* **TASK GOAL**: Your output should be the line with "class: Mammalia" followed by every remaining line of the entries, reproduced exactly.

* **DATA TO EXAMINE**:
※ ※ ※
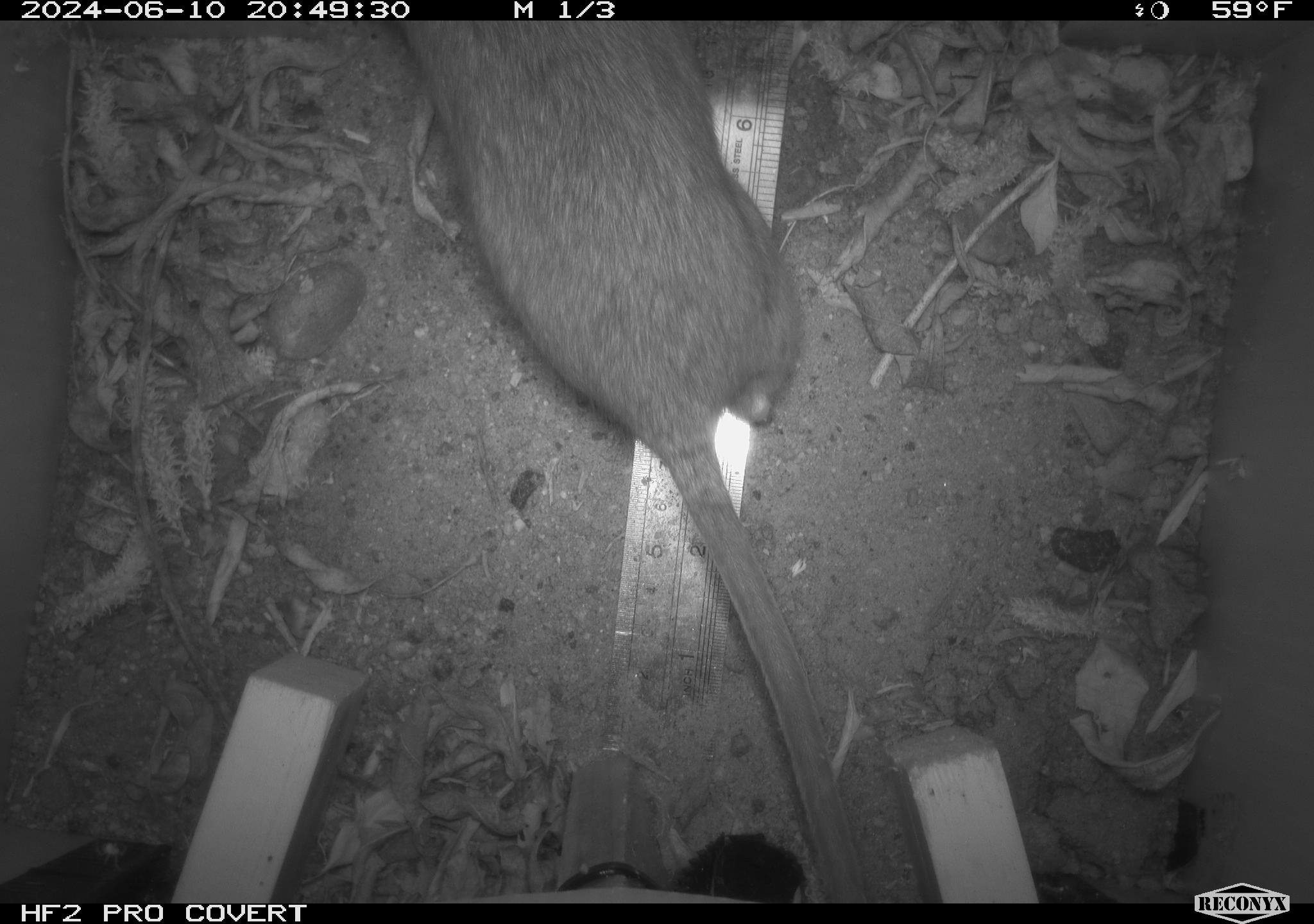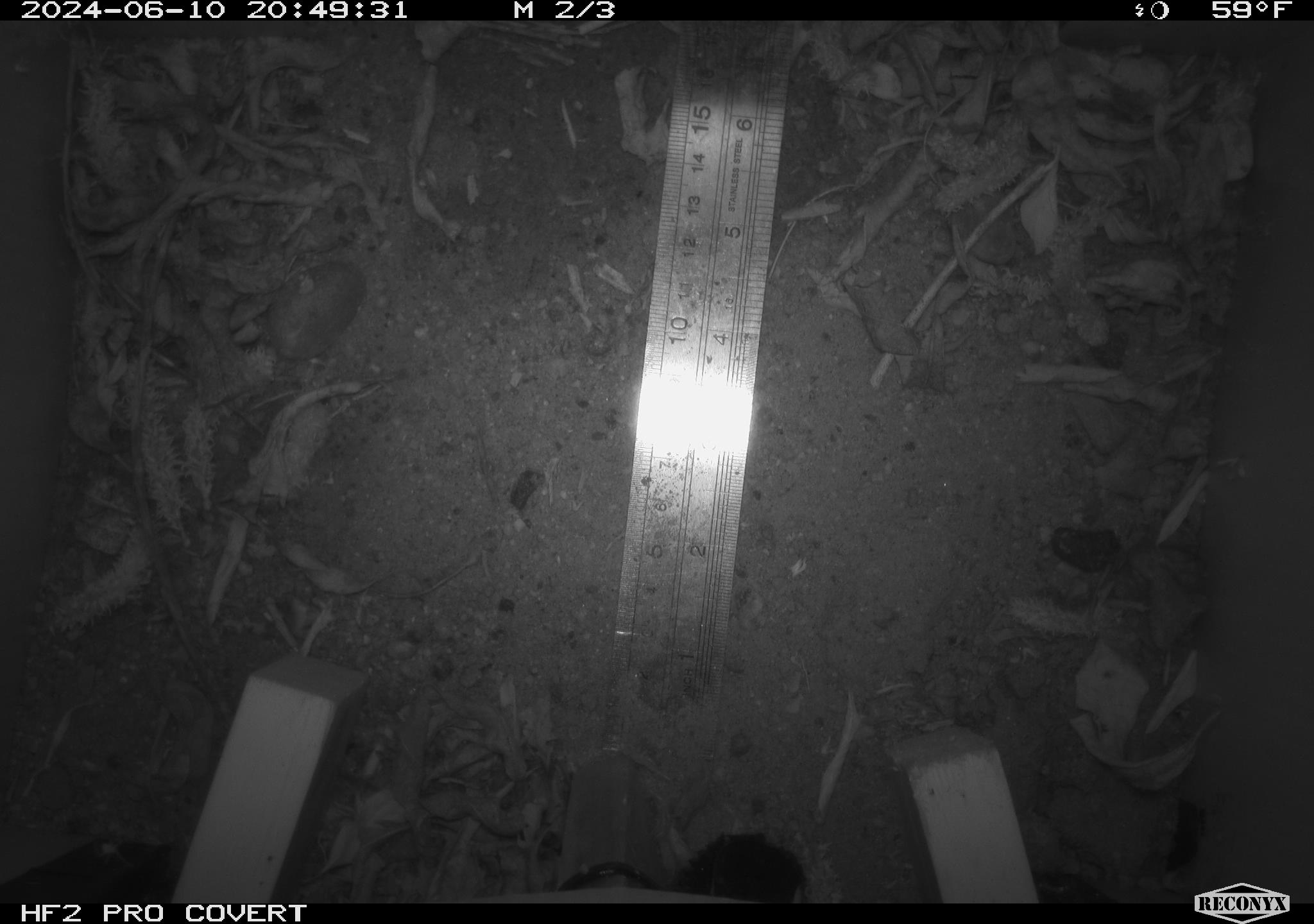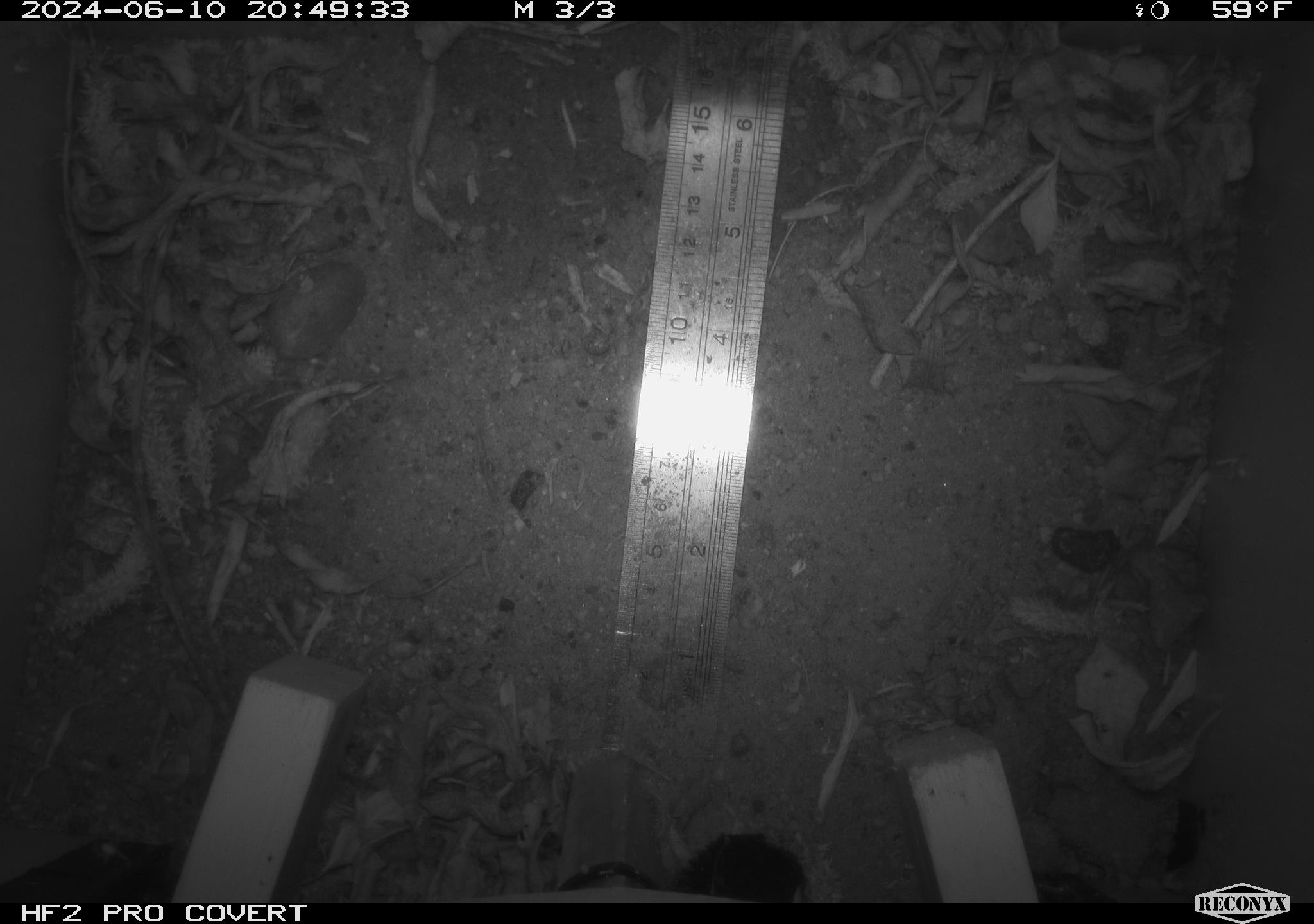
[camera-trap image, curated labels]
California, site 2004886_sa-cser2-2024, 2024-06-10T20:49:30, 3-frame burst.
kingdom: Animalia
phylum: Chordata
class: Mammalia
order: Rodentia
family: Muridae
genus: Rattus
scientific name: Rattus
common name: rat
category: rattus species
Rattus species (rat) (Rattus).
※ ※ ※
* **EXERCISE SOLUTION**:
class: Mammalia
order: Rodentia
family: Muridae
genus: Rattus
scientific name: Rattus
common name: rat
category: rattus species
Rattus species (rat) (Rattus).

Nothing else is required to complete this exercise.